### Information shown
◆ ◆ ◆ ◆ ◆ ◆ ◆

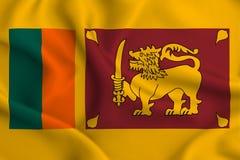 Иллюстрация флага Шри-Ланка иллюстрация штока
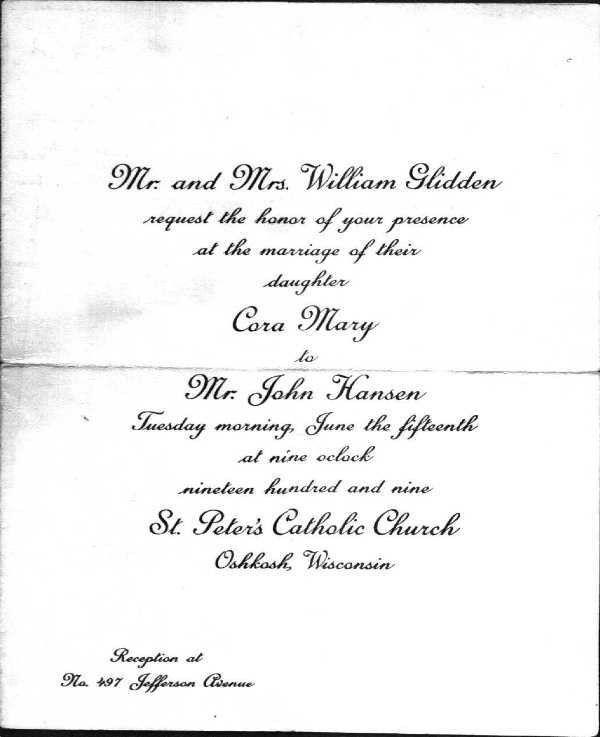 Documents on GLIDDEN Family
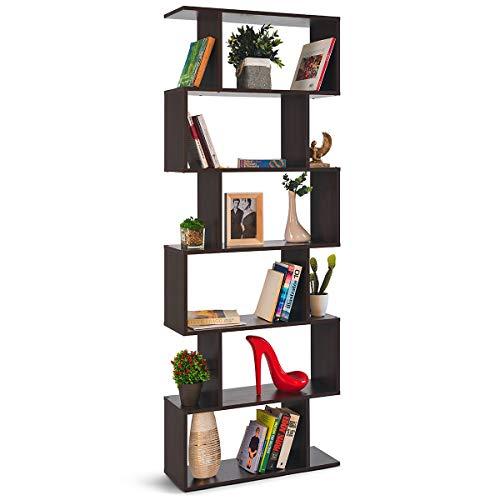 COMIFORT - Estantería Librería Decorativa Moderna Y De Diseño, Cuatro Acabados, Medidas 192 x 70 x 23,5 cm (WENGUE)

◆ ◆ ◆ ◆ ◆ ◆ ◆

Reproduce all the material exactly, omitting images.

 Иллюстрация флага Шри-Ланка иллюстрация штока
 Documents on GLIDDEN Family
 COMIFORT - Estantería Librería Decorativa Moderna Y De Diseño, Cuatro Acabados, Medidas 192 x 70 x 23,5 cm (WENGUE)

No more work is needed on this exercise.